Once, I posted about my hair on a non-LHC site and some dude asked me how I dealt with remembering not to pee on it every time I went to the bathroom. I asked him if he had trouble remembering to take his pants off before using the toilet. Because if he could remember not to poo his pants on a regular basis, then certainly I could probably remember to move my hair out of the way before using the bathroom....

esfand
March 3rd, 2019, 03:56 PM
I garner attention if I have my hair down, but not if it's bunned up or braided. Once my hair is down, that is when people go "omg I didn't know your hair was that long!"

People usually like it. I noticed that other long haired women approach me and seem more open, however.

MusicalSpoons
March 3rd, 2019, 04:15 PM
Once, I posted about my hair on a non-LHC site and some dude asked me how I dealt with remembering not to pee on it every time I went to the bathroom. I asked him if he had trouble remembering to take his pants off before using the toilet. Because if he could remember not to poo his pants on a regular basis, then certainly I could probably remember to move my hair out of the way before using the bathroom....

Perfect response!

Ylva
March 3rd, 2019, 06:50 PM
I feel that if I wear my hair down, some people (like some of my boyfriend's extended family, who in general are very nice people) take it as an invitation to comment on it being thin and to tell me how thick my boyfriend's hair is (yes, he has coarse hair, I know!) as if that was some kind of a bad-good meter. Just makes me a bit disappointed, because they are supposed to be people I can feel comfortable around, but instead, I feel like I need to keep my guard up even there. And it's not like I don't feel that way enough as it is. Not a public place experience, but anyway, just popped up in my mind.

I guess I shouldn't take it too personally. I mean, last time I saw them, they also told me I wasn't as thin as I was the previous time they saw me. :rolleyes:

cjk
March 3rd, 2019, 07:38 PM
I'm buying a wedding ring, hopefully it'll cut down on the unwanted attention.

Since growing the beard, losing weight, and letting my hair grow I get more attention than ever before.

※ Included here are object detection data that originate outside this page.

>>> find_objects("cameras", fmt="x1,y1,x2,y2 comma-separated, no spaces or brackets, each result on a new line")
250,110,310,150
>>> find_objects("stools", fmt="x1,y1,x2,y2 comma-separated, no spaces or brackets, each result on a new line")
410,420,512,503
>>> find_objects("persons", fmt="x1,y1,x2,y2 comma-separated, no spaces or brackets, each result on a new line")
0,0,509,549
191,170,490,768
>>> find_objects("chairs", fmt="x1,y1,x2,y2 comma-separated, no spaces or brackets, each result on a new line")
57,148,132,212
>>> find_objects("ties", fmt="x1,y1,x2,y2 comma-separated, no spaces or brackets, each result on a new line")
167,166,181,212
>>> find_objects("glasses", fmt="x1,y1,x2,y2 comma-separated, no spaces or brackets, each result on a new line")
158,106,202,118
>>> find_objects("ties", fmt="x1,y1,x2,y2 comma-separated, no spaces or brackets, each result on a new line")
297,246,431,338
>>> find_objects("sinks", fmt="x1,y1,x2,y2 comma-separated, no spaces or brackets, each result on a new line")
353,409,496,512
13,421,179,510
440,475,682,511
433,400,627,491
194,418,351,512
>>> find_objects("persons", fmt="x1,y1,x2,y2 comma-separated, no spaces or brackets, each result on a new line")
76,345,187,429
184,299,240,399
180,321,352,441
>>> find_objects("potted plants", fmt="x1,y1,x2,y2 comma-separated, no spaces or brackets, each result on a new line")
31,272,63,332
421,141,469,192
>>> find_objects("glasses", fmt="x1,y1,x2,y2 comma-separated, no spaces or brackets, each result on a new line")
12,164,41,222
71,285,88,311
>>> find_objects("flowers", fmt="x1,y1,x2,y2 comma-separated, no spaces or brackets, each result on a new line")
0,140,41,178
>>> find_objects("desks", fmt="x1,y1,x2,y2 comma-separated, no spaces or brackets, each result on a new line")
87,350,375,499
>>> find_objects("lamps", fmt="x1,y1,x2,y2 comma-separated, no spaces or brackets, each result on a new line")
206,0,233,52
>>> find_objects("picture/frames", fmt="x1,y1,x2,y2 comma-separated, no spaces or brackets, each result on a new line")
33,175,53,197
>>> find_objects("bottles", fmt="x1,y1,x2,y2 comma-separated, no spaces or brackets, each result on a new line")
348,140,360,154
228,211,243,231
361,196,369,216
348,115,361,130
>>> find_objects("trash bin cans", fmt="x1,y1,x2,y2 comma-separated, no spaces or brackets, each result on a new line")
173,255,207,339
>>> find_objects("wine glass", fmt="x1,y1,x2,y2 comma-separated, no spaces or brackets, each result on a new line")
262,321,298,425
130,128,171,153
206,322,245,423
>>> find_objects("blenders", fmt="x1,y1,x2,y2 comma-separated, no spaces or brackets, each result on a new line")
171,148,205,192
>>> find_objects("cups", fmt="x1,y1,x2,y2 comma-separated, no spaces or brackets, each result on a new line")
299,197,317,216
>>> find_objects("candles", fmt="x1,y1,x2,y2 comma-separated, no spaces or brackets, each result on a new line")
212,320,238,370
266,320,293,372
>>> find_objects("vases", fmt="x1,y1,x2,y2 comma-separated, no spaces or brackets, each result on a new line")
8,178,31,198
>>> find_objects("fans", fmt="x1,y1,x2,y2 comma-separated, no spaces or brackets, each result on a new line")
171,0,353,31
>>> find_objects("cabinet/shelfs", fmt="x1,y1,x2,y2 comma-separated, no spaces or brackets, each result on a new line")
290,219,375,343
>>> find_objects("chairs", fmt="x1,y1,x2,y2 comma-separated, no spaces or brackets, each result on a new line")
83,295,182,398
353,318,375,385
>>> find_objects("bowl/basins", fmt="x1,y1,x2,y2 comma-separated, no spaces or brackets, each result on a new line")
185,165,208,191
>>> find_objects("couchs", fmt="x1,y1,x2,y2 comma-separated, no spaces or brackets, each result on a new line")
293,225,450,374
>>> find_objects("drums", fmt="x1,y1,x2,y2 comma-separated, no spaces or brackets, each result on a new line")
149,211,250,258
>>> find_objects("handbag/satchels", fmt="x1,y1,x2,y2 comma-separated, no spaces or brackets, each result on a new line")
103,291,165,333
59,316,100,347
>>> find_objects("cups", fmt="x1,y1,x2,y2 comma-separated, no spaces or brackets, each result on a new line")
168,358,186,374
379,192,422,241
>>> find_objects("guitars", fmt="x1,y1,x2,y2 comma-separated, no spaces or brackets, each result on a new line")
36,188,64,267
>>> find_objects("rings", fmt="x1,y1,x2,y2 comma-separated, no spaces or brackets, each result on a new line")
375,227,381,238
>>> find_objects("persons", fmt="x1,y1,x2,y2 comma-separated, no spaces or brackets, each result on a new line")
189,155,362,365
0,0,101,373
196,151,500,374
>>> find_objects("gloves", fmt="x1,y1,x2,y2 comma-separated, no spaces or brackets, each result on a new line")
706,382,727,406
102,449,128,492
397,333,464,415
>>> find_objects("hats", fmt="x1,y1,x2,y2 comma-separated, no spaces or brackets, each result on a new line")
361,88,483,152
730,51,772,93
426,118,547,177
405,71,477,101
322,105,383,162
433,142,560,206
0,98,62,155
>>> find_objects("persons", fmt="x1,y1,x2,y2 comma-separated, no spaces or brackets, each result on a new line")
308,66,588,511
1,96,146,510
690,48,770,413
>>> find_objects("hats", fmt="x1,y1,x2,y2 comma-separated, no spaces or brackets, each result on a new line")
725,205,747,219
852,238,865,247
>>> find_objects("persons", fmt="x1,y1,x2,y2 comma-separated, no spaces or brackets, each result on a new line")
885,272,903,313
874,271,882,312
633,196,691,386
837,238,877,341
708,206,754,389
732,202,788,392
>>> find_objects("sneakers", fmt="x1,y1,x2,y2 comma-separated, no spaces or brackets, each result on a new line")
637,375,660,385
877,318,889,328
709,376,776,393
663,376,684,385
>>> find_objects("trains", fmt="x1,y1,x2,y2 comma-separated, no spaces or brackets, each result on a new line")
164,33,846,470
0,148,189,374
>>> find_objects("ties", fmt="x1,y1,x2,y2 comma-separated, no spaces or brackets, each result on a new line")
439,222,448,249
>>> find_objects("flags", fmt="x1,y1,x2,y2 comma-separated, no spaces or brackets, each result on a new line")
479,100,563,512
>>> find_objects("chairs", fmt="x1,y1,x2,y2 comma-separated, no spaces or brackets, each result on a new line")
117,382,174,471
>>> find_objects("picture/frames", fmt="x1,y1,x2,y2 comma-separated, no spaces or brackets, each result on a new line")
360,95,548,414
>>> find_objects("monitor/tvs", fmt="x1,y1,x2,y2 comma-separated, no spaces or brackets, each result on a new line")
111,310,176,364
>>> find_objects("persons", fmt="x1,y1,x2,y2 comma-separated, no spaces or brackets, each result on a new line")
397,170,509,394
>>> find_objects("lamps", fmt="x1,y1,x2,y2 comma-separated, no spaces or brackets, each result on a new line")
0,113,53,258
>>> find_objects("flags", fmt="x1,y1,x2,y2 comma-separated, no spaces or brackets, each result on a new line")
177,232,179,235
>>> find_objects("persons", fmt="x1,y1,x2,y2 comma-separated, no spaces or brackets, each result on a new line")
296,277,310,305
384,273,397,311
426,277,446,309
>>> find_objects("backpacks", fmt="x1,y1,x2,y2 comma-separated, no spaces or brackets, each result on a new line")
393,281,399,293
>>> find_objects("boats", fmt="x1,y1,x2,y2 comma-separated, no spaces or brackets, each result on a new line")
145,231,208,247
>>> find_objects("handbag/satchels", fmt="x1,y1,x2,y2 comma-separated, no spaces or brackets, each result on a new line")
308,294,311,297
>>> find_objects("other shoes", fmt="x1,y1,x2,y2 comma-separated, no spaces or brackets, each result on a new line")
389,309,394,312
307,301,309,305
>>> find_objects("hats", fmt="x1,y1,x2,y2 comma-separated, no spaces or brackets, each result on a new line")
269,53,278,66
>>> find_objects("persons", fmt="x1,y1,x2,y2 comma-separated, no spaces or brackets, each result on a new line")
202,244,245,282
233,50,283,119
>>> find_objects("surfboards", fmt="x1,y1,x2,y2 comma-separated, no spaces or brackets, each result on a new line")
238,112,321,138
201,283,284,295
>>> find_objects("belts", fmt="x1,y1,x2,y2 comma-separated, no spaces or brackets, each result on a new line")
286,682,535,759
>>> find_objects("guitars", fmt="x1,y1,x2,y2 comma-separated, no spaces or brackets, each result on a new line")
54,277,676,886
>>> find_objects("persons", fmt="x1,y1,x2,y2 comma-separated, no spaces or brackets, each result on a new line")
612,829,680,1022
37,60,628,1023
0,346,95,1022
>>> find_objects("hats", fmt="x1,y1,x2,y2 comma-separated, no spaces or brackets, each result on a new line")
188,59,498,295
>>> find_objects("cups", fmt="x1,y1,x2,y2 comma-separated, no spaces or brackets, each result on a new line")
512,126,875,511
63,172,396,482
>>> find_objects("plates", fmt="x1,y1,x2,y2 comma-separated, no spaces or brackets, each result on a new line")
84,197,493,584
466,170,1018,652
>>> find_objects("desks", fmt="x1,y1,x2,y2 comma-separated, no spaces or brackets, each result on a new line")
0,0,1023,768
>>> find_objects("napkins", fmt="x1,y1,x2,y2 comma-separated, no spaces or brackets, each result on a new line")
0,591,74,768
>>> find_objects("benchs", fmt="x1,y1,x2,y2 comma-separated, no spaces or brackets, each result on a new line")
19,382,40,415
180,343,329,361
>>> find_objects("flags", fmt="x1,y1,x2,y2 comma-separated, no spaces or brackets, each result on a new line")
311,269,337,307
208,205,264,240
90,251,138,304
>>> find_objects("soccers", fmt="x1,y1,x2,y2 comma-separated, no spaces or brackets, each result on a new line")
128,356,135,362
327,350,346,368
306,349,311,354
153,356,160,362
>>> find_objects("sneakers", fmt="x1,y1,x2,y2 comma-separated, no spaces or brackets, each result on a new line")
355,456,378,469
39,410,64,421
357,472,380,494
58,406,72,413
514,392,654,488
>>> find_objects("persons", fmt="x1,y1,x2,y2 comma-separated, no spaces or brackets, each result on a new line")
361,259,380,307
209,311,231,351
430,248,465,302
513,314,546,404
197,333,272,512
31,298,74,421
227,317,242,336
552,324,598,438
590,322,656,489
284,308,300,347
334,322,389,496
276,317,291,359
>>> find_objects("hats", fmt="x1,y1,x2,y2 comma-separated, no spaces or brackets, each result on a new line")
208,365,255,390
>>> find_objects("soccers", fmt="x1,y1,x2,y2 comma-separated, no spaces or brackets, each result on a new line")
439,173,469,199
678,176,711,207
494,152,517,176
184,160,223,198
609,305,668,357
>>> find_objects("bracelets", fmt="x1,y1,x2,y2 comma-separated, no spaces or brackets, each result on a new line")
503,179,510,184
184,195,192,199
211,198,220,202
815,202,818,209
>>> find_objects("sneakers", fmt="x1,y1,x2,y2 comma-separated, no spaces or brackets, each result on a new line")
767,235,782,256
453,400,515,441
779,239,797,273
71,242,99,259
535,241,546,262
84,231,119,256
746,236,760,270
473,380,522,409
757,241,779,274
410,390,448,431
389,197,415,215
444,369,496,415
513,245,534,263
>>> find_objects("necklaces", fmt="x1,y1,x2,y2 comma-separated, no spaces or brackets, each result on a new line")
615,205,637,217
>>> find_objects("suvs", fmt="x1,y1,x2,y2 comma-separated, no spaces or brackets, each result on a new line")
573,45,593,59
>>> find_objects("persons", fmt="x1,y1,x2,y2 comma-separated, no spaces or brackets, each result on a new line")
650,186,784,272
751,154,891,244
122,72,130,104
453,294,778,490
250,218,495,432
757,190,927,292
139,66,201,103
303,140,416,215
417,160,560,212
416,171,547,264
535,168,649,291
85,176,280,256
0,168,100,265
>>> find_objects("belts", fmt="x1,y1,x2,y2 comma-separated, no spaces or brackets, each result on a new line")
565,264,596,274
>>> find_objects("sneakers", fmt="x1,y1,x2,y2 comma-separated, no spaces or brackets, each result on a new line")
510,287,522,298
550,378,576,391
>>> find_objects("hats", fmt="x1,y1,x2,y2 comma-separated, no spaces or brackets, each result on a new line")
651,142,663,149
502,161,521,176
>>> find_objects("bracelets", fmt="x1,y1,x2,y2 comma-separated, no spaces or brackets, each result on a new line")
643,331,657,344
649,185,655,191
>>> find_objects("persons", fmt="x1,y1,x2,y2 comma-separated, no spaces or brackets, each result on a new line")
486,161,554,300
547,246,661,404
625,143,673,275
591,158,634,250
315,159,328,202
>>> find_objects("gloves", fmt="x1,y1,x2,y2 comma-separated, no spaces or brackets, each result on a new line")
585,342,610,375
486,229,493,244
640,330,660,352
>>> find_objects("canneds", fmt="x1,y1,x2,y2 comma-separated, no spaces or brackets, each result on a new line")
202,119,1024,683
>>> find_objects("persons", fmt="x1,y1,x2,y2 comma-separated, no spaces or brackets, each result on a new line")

Good, bad, and often unwanted.

priinnz
March 4th, 2019, 02:12 AM
I feel that if I wear my hair down, some people (like some of my boyfriend's extended family, who in general are very nice people) take it as an invitation to comment on it being thin and to tell me how thick my boyfriend's hair is (yes, he has coarse hair, I know!) as if that was some kind of a bad-good meter. Just makes me a bit disappointed, because they are supposed to be people I can feel comfortable around, but instead, I feel like I need to keep my guard up even there. And it's not like I don't feel that way enough as it is. Not a public place experience, but anyway, just popped up in my mind.

I guess I shouldn't take it too personally. I mean, last time I saw them, they also told me I wasn't as thin as I was the previous time they saw me. :rolleyes:

Seems like they enjoy putting you in a spot. Ignore it. You and your hair are beautiful

priinnz
March 4th, 2019, 02:16 AM
This thread is an interesting read. My hair is nothing so remarkable as to get compliments or anything from strangers.

But I am often the one who is complimenting other people. If I think someone has beautiful hair I let them know ( not complete strangers though) ... I always thought it was a good way to spread positivity and make someone’s day a bit nicer.

I don’t understand the thought process behind negative comments on long hair. I wonder if it is disguised envy?